Work order
Copy exactly the run of lines that begins at the line with "common name: red-rumped agouti" and ends at the final line of the entries.

Segment Open

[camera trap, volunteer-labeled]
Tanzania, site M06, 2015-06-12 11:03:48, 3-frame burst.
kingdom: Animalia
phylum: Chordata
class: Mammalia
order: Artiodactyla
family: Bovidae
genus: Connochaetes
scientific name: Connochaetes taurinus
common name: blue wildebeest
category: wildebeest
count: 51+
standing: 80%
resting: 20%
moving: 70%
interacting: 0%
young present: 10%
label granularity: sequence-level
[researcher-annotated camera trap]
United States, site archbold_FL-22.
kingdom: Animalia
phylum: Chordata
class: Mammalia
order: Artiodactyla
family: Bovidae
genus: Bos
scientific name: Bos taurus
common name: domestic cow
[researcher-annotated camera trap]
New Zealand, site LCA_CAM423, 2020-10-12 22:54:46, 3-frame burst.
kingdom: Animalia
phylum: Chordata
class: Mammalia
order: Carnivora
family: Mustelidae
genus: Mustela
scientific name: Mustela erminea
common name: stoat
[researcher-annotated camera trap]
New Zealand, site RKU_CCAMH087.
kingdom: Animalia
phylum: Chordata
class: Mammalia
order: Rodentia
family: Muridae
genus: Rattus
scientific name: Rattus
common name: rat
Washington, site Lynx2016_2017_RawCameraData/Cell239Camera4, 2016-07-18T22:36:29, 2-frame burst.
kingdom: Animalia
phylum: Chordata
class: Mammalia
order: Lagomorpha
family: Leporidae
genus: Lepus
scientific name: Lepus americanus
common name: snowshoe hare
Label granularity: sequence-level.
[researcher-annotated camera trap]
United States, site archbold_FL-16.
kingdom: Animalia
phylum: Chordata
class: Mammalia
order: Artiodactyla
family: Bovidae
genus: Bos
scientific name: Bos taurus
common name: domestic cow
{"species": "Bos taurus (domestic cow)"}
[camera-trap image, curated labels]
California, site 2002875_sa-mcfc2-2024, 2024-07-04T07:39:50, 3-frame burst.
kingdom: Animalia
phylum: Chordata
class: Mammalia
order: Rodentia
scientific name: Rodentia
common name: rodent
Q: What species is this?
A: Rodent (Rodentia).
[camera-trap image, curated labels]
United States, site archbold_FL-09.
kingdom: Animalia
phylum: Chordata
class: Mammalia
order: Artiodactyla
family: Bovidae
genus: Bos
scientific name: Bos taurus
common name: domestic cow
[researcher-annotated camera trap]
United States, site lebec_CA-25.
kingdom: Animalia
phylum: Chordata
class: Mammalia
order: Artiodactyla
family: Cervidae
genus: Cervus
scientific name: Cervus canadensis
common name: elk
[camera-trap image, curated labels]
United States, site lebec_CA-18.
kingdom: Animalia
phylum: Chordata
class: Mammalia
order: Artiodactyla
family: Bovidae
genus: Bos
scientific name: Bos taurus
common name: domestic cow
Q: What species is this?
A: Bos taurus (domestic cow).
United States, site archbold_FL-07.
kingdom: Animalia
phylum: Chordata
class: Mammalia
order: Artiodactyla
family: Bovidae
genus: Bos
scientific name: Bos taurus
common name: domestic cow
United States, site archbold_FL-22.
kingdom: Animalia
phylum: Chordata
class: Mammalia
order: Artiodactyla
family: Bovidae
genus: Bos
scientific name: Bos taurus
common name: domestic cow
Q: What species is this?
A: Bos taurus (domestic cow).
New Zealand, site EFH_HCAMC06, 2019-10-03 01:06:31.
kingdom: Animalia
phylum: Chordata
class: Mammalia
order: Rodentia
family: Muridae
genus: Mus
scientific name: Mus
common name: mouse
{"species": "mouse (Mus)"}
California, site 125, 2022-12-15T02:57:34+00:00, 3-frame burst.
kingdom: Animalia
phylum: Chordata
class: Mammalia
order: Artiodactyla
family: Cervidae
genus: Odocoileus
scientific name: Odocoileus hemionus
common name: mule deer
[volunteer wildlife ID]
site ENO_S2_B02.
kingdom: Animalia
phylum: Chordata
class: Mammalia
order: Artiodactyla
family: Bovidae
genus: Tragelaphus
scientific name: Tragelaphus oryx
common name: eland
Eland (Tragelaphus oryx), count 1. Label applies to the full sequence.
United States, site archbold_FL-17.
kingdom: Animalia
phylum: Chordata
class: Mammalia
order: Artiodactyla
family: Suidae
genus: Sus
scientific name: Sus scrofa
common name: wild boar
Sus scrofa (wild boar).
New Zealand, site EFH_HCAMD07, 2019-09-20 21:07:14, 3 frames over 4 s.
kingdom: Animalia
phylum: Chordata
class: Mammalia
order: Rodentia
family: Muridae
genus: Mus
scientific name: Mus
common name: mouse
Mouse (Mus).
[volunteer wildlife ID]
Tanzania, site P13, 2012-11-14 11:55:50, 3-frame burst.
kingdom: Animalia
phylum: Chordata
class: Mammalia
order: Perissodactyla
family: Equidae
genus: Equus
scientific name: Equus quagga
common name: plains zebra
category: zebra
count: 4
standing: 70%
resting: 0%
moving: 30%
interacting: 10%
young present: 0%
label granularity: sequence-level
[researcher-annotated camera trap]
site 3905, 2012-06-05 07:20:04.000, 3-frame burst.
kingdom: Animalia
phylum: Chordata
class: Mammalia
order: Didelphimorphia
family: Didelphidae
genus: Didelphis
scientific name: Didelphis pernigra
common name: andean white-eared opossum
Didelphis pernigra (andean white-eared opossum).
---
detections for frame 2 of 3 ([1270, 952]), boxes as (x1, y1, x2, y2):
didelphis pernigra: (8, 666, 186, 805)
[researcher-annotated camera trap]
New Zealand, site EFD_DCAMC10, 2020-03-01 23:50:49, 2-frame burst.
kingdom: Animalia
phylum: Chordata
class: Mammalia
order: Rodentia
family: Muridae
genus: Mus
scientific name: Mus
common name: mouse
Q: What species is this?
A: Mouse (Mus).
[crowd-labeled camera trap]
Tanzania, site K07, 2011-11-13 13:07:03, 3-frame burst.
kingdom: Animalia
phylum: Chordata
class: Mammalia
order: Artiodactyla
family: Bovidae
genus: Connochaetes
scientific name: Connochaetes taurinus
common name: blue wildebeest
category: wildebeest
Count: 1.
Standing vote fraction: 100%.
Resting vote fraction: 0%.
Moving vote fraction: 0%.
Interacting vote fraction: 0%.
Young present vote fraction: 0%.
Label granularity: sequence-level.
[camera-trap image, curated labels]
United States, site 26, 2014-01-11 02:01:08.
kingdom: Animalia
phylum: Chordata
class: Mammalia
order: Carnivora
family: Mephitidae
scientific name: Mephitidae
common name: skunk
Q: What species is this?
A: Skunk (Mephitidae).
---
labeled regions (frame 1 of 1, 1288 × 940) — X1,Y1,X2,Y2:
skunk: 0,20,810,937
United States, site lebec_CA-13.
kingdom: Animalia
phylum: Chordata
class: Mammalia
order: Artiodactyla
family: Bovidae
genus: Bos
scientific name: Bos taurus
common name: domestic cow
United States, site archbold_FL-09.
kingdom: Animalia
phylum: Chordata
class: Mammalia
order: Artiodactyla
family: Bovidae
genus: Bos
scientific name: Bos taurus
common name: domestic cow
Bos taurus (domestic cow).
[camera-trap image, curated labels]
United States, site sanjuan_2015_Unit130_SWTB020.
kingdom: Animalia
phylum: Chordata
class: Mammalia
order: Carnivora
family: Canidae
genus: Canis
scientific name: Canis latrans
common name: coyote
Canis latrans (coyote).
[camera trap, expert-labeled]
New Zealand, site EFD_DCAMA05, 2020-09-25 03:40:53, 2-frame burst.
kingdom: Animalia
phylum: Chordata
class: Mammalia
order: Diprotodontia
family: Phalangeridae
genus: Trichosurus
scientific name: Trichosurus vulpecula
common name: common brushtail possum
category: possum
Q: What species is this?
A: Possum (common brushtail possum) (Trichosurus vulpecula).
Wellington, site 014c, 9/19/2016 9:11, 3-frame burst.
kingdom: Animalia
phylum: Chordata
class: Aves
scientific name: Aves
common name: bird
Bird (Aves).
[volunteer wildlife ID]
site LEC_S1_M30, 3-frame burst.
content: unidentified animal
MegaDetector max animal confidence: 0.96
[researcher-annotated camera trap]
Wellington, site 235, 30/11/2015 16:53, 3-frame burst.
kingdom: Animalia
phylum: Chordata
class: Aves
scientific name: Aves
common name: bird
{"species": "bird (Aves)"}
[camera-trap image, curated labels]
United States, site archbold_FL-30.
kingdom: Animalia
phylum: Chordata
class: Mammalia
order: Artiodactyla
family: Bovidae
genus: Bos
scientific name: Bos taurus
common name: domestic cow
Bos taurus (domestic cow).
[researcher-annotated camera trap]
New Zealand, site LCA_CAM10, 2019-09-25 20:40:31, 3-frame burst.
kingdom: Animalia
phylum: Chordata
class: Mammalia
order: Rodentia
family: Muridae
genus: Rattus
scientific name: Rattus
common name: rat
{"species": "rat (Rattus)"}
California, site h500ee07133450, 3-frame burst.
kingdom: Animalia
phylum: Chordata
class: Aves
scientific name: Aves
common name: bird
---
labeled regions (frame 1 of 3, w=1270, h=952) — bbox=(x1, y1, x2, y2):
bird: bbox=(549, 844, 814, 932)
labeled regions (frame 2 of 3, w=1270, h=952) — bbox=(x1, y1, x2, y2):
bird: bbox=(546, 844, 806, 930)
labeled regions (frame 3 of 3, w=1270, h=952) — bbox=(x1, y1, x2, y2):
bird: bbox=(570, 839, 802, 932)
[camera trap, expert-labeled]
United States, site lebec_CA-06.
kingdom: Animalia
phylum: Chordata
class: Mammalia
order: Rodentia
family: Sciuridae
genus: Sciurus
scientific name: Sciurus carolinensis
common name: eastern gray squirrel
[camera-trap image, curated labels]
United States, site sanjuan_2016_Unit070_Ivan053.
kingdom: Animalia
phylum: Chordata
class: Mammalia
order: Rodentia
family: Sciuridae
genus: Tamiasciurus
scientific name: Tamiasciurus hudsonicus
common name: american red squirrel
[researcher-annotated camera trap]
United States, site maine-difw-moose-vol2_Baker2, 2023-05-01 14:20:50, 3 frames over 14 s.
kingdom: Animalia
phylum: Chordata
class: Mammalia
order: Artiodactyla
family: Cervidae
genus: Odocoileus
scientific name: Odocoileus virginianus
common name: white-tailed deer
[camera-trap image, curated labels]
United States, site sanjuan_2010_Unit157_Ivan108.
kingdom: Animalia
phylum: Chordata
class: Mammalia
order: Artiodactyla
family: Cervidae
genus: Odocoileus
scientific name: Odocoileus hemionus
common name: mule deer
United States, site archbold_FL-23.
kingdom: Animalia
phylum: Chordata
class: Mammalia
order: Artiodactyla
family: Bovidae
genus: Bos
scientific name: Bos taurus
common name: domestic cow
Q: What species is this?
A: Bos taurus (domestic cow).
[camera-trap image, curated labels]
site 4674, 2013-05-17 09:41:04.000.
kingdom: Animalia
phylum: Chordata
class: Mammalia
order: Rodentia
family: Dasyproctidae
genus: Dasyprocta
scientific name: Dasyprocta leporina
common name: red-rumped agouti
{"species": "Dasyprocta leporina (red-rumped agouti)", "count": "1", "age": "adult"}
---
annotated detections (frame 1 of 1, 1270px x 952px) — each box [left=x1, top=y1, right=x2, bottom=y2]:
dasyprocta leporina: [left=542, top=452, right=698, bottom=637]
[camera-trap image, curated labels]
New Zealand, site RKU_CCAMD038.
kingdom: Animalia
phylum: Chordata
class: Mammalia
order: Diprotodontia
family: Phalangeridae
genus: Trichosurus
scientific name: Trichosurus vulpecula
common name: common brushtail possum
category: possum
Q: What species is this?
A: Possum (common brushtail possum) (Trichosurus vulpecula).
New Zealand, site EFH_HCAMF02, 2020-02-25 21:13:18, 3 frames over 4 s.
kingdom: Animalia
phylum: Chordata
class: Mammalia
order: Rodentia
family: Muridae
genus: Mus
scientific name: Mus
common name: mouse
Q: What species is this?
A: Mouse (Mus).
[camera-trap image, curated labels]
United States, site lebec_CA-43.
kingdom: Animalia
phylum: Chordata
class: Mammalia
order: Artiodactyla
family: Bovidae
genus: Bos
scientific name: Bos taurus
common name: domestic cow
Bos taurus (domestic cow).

Segment Closed

Exercise solution
common name: red-rumped agouti
{"species": "Dasyprocta leporina (red-rumped agouti)", "count": "1", "age": "adult"}
---
annotated detections (frame 1 of 1, 1270px x 952px) — each box [left=x1, top=y1, right=x2, bottom=y2]:
dasyprocta leporina: [left=542, top=452, right=698, bottom=637]
[camera-trap image, curated labels]
New Zealand, site RKU_CCAMD038.
kingdom: Animalia
phylum: Chordata
class: Mammalia
order: Diprotodontia
family: Phalangeridae
genus: Trichosurus
scientific name: Trichosurus vulpecula
common name: common brushtail possum
category: possum
Q: What species is this?
A: Possum (common brushtail possum) (Trichosurus vulpecula).
New Zealand, site EFH_HCAMF02, 2020-02-25 21:13:18, 3 frames over 4 s.
kingdom: Animalia
phylum: Chordata
class: Mammalia
order: Rodentia
family: Muridae
genus: Mus
scientific name: Mus
common name: mouse
Q: What species is this?
A: Mouse (Mus).
[camera-trap image, curated labels]
United States, site lebec_CA-43.
kingdom: Animalia
phylum: Chordata
class: Mammalia
order: Artiodactyla
family: Bovidae
genus: Bos
scientific name: Bos taurus
common name: domestic cow
Bos taurus (domestic cow).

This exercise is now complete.